EXTRAIT CHOISI →
= = = = =
Pour les trois premières, cela m'est venu très vite, en faisant les découpages du premier tome. La première est bucolique, c'est la ballade en rivière, l'aspect contemplatif du roman ; la deuxième est pétaradante, ce sont les conneries de Crapaud, l'aspect loufoque du roman ; la troisième est plus portée sur l'ambiance, le suspens ; la quatrième, c'est l'action. J'ai voulu faire apparaître les quatre grands aspects du roman.

Pour ce qui est du dessin toujours, vous avez établi une collaboration très intéressante avec Loïc Jouannigot…
L'ami anglais dont je vous ai aussi parlé, Ashley, a l'habitude de tenir un journal intime qu'il dessine. Narrativement, face à la densité d'éléments à raconter, j'ai eu l'idée que Taupe tienne un carnet de dessins. Pour le représenter, j'aurais dû me forcer à avoir un dessin différent du mien. J'ai donc confié ces parties à Loïc, qui est un dessinateur qui appartient à la même famille que moi, nous avons des influences et des références communes. C'était aussi un clin d'œil pour le remercier de m'avoir fait découvrir le roman. Sans rien de péjoratif, je trouve un aspect gentil dans son dessin qui me plaît beaucoup, qui correspondait parfaitement au caractère de Taupe.
= = = = =
DONNÉES RECUEILLIES →
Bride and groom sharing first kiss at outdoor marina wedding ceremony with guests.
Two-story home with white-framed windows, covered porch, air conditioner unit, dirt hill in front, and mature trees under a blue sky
= = = = =
VOTRE TÂCHE → Mettez à jour, s'il vous plaît, le passage de l'extrait choisi compris entre «Pour ce qui» et «caractère de Taupe.», bornes incluses, en y remplaçant «Taupe» par «Blaireau». Donnez ensuite ce passage en entier.

SOLUTION PROPOSÉE →
Pour ce qui est du dessin toujours, vous avez établi une collaboration très intéressante avec Loïc Jouannigot…
L'ami anglais dont je vous ai aussi parlé, Ashley, a l'habitude de tenir un journal intime qu'il dessine. Narrativement, face à la densité d'éléments à raconter, j'ai eu l'idée que Blaireau tienne un carnet de dessins. Pour le représenter, j'aurais dû me forcer à avoir un dessin différent du mien. J'ai donc confié ces parties à Loïc, qui est un dessinateur qui appartient à la même famille que moi, nous avons des influences et des références communes. C'était aussi un clin d'œil pour le remercier de m'avoir fait découvrir le roman. Sans rien de péjoratif, je trouve un aspect gentil dans son dessin qui me plaît beaucoup, qui correspondait parfaitement au caractère de Blaireau.